Je contemple ces remugles, portés ici par l’océan.
Je perçois l’écho de nos luttes. Depuis les rues de Paris, elles saignent encore dans les mémoires.
Nous, femmes de la Commune, depuis l’assignation en cette île lointaine, voici le chant de nos visions porté par le colibri : le monde ancien s’échoue en vrac, marée après marée,  sur les plages sombres que  d’aucuns osent encore appeler des paradis !
Ici, le peuple Kanak, le peuple Kabyle – deux K pour un même combat- maintiennent la flamme de nos insurrections.
Les révoltes grondent jusqu’en ce bagne !

Depuis des années, portées par les chants du Bulbul, du Cardinal, du Cagou, nous  tenons langue avec cette nation, ses enfants, pour soutenir leur combat et le nôtre.

Banquiers, maîtres de forges, administrateurs, officiers et soudards, prêtres et prédicateurs, autoproclamés barons du progrès, spéculateurs de misères, massacrent ici, comme en Afrique, en Amérique, en Cochinchine les peuples légitimes au nom d’une loi inique de conquêtes, parée des oripeaux du Droit et de la Liberté assassinée sur les pavés de Ménilmontant.

Des nervis coloniaux, garde-chiourmes, immondes mercenaires, pourfendeurs de rires et de chants ancestraux…
Ces terres ? Ils les éventrent et les dévorent.

Souimanga.
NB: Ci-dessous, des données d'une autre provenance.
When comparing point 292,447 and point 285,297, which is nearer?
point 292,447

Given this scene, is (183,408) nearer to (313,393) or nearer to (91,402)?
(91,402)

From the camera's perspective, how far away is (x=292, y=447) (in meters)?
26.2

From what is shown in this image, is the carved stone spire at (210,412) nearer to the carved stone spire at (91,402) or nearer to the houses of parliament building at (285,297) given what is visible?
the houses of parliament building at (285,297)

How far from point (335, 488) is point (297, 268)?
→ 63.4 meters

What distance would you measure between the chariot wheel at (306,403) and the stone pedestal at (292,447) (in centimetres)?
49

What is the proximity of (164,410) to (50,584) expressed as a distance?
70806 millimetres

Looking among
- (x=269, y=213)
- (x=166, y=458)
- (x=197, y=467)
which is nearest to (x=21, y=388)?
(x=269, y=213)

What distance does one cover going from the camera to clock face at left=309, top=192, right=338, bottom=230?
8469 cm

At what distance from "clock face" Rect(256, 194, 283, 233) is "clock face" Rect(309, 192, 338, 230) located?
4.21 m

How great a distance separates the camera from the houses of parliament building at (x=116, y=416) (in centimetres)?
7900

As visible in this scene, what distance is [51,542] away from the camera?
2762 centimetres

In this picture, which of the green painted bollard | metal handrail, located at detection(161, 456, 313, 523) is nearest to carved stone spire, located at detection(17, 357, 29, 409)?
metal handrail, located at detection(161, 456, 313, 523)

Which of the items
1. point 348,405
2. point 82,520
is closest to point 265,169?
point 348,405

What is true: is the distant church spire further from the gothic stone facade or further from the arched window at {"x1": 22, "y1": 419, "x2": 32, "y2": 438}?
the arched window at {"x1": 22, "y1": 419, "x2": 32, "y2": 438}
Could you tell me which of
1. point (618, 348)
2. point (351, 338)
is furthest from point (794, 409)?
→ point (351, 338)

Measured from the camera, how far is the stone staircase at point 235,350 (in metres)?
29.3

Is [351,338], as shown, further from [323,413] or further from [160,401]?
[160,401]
Decbel. Ca 1960. Fixé sous verre 3D. 18 cm x 36 cm

Mais, ici aussi nous avons travaillé contre ces sbires.
Nous les damnées, jamais résignées…

Rien de commun avec cet autre exilé, Le Bonaparte, coiffe et redingote rougies du sang de nos frères d’Europe. Lui  a déjà payé de sa misère solitaire le prix de ses meurtres, reclus sur une autre île.
Mais il nous a légué son addition : un avorton, un neveu, le Badinguet !
Badinguet, le même opérateur de la misère.
La gloire… leur gloire au prix de nos douleurs.
Les monstres enfantent des monstres, le Thiers en est aussi l’exemple !

J’ai enseigné, ici, avec mes frères et sœurs de combat : lire c’est penser, c’est lutter, voyelle après voyelle, consonne après consonne,  pour le monde éclairé, celui de Voltaire, de Victor Hugo, celui de mes chers oiseaux.
Un enfant, Hikmer Dekhbel, fils de Kabyle et de Kanak m’a confié le souvenir de leurs chants, posé là – Souimanga  de ses rêves aux scintillements nacrés – en ce dessin, sur le verre de ma mémoire océane.

Il chantera les combats à venir et le bonheur… Comment oublier ?

Nouméa. Mai 1879
Par autorisation posthume, Alain Leylavergne

Alain Leylavergne, poète et historien entre nombreux autres destins, vit à Lyon.